*** Opening Given data ***
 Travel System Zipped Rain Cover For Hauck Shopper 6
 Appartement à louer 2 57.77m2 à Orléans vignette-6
*** Closing Given data ***
*** Opening Given data ***
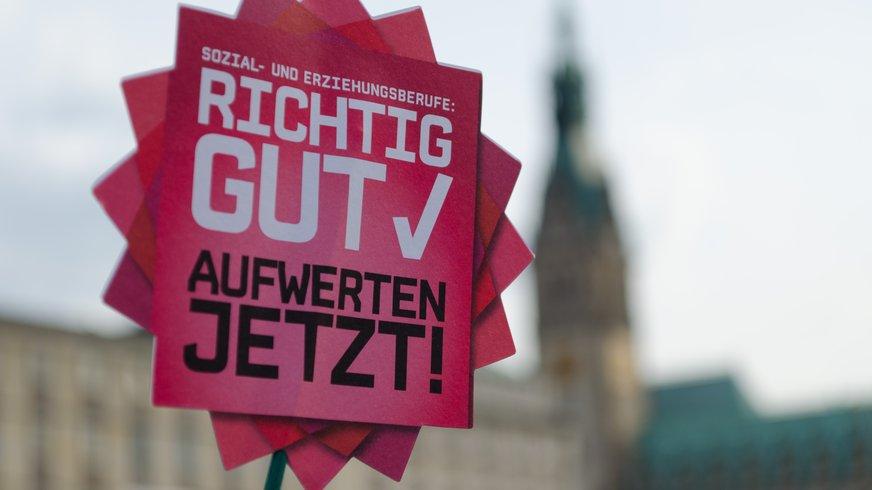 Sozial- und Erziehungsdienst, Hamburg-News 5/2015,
*** Closing Given data ***
*** Opening Given data ***
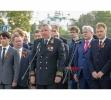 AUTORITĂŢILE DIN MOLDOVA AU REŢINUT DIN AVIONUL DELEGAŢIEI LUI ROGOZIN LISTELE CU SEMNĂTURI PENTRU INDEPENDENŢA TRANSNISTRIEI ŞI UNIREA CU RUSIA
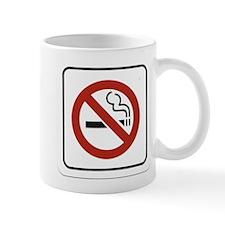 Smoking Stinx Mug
*** Closing Given data ***
» **Activity**:
The copy should hold exactly the lines above from the one with "AUTORITĂŢILE DIN MOLDOVA" through the one with "Smoking Stinx Mug", both ends counted, and no pictures at all.

» **Answer area**:
 AUTORITĂŢILE DIN MOLDOVA AU REŢINUT DIN AVIONUL DELEGAŢIEI LUI ROGOZIN LISTELE CU SEMNĂTURI PENTRU INDEPENDENŢA TRANSNISTRIEI ŞI UNIREA CU RUSIA
 Smoking Stinx Mug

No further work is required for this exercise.